Herbert Heckmann: "Benjamin und seine Väter"

Ein Stadt-Roman, aber wenig historisch

Herbert Heckmann: "Benjamin und seine Väter". Im Hintergrund: eine Straßenszene in den 20er-Jahren.
© imago / Schöffling & Co
Von Jörg Magenau · 07.02.2017
Ab und zu landen Verlage mit Wiederentdeckungen vergessener Romane Publikumserfolge. Nun probiert es Schöffling mit Herbert Heckmanns Geschichte eines Heranwachsenden in der Zeit der Weimarer Republik, erschienen 1962. So richtig lohnend ist diese Neuentdeckung allerdings nicht.
Vergessen geht schnell, und es trifft auch Schriftsteller von einiger Bekanntheit. Herbert Heckmann ist so einer. Als Präsident der Deutschen Akademie für Sprache und Dichtung von 1984-1996 gehörte er zu den wichtigen Figuren des Literaturbetriebs, eher er 1999 im Alter von nur 69 Jahren starb. Er hinterließ ein Werk, aus dem – neben Erzählungen, Kinderbüchern und ein paar Gedichten – vor allem ein Roman herausragt: "Benjamin und seine Väter".
Das Buch wurde immer mal wieder neu aufgelegt, jetzt ist es beim Verlag Schöffling wiederzuentdecken, der sich mit Autoren wie Rudolf Lorenzen oder Dieter Meichsner schon einen Namen gemacht hat im Marktsegment der Neuauflagen historisch gewordener Stadt-Romane. Beim Ur-Frankfurter Herbert Heckmann passt das für einen Frankfurter Verlag besonders gut, zumal der "Benjamin" in diesem Frühling in der Veranstaltungsreihe "Frankfurt liest ein Buch" mit Lesungen und Spaziergängen zum Stadtereignis werden soll.
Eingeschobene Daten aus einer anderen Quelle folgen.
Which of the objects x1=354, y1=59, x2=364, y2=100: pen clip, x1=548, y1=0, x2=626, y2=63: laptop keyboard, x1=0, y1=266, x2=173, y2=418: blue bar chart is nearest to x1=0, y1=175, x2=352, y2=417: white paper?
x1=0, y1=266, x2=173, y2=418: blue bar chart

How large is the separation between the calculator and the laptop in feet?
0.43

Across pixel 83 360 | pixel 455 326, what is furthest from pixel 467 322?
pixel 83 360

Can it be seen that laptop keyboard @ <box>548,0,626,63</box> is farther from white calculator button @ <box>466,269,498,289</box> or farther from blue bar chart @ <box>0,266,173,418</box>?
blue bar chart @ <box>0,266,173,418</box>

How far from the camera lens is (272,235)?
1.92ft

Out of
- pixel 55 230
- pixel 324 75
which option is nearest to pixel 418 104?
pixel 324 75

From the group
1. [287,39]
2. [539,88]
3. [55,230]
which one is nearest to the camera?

Episodische Erzählung über einen Heranwachsenden

Beginnen werden die Exkursionen wohl in der Berger Straße in Bornheim, dem Zentrum des Romangeschehens. Es setzt ein im Jahr 1919, als die junge Kanzleigehilfin Anna ein Kind zur Welt bringt, ohne jedoch einen Vater vorweisen zu können. Ihr Chef, der wohlhabende, dickleibige, gemütvolle Anwalt Fritz Bernoulli nimmt sich der beiden an und wird für den Knaben so etwas wie ein väterlicher Freund. Wenn "bloße Wünsche anstelle des Samens" Vaterschaft ermöglichen würden, dann müsste man sie ihm zweifellos zusprechen. Benjamin wird aber dennoch immer nach seinem wirklichen Vater fragen und suchen.
Heckmann erzählt diese Geschichte episodisch mit viel Liebe für seine Figuren und fürs Detail, Schulhofprügeleien, Geigenunterricht, Schwarzpulverexperimente und – nicht ganz zufällig - die Lektüre des Don Quijote. Ein "heiterer Melancholiker" wurde Heckmann genannt, doch in diesem Schelmenroman, der recht harmlos vor sich hinschnurrt, hat er einige Schockmomente eingebaut. Der Tod der Mutter ist so ein erschütterndes Ereignis. Oder wenn Benjamin zusammen mit einem Freund einen Kater mit Ziegelsteinen erschlägt. Oder der Tag, an dem sein Pflegevater stirbt. Symbol, Symbol: Es ist kurz vor Hitlers Machtergreifung, und die Beerdigung findet am 30. Januar 1933 statt.

Unwissend durch die Zeit

Der Handlungsrahmen ist die Zeit der Weimarer Republik, Heckmann verharrt dabei aber konsequent in der kindlichen Perspektive. Darin mag er sich an der ein paar Jahre zuvor erschienen "Blechtrommel" von Günter Grass orientiert haben. Sein Benjamin ist jedoch gänzlich unwissend und versteht wenig. Die Zeitgeschichte bleibt bloße Staffage. Wirtschaftskrise, Arbeitslosigkeit und schließlich die Machtübernahme Hitlers werden eher aufgezählt als wirklich erzählt. Der Blick auf die Vergangenheit spiegelt weniger die 20er-Jahre wieder, als die 60er. So treten die Nazis als folkloristische Kasperlefiguren auf und nicht als ernstzunehmende Bedrohung. Auch die Stadt Frankfurt bleibt seltsam blass und austauschbar. So ein auch stilistisch biederer Roman kann heute auf dem Buchmarkt allenfalls als so genannte Wiederentdeckung durchgehen. Denn da gelten andere Maßstäbe: Es war einmal. Das kann man immer interessant finden, auch wenn es ästhetisch und politisch wahrlich nicht vom Hocker haut.

Herbert Heckmann: "Benjamin und seine Väter"
Mit einem Nachwort von Peter Härtling.